— Problem statement —
Go through the data and report each line that holds the string "after".
Segment Start: Data in this exercise
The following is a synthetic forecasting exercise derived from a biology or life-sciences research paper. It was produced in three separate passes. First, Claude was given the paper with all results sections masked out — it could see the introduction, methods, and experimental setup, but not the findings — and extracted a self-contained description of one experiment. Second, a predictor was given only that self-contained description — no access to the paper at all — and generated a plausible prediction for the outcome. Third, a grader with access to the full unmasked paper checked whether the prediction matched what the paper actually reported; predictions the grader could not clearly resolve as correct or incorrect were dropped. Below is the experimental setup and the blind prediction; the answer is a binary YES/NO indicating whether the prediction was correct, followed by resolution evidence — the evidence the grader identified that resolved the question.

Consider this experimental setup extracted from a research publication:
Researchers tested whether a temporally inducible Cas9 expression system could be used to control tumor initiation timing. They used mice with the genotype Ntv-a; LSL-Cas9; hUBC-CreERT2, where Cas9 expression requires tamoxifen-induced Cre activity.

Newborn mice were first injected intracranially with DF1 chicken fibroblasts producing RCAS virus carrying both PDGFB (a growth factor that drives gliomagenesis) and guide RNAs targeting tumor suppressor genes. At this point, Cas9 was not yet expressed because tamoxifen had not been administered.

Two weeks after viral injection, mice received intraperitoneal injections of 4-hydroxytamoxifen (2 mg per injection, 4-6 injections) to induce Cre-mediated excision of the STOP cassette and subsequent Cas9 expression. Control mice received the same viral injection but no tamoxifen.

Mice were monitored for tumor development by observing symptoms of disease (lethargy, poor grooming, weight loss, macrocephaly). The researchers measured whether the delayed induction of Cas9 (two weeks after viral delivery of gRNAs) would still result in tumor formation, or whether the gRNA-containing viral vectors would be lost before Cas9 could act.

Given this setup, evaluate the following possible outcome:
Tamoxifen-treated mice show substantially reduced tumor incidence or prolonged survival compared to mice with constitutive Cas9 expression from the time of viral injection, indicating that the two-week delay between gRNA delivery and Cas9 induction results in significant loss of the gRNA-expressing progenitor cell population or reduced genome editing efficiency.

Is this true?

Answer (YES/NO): NO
Segment End: Data in this exercise
— Exercise solution —
Two weeks after viral injection, mice received intraperitoneal injections of 4-hydroxytamoxifen (2 mg per injection, 4-6 injections) to induce Cre-mediated excision of the STOP cassette and subsequent Cas9 expression. Control mice received the same viral injection but no tamoxifen.
Mice were monitored for tumor development by observing symptoms of disease (lethargy, poor grooming, weight loss, macrocephaly). The researchers measured whether the delayed induction of Cas9 (two weeks after viral delivery of gRNAs) would still result in tumor formation, or whether the gRNA-containing viral vectors would be lost before Cas9 could act.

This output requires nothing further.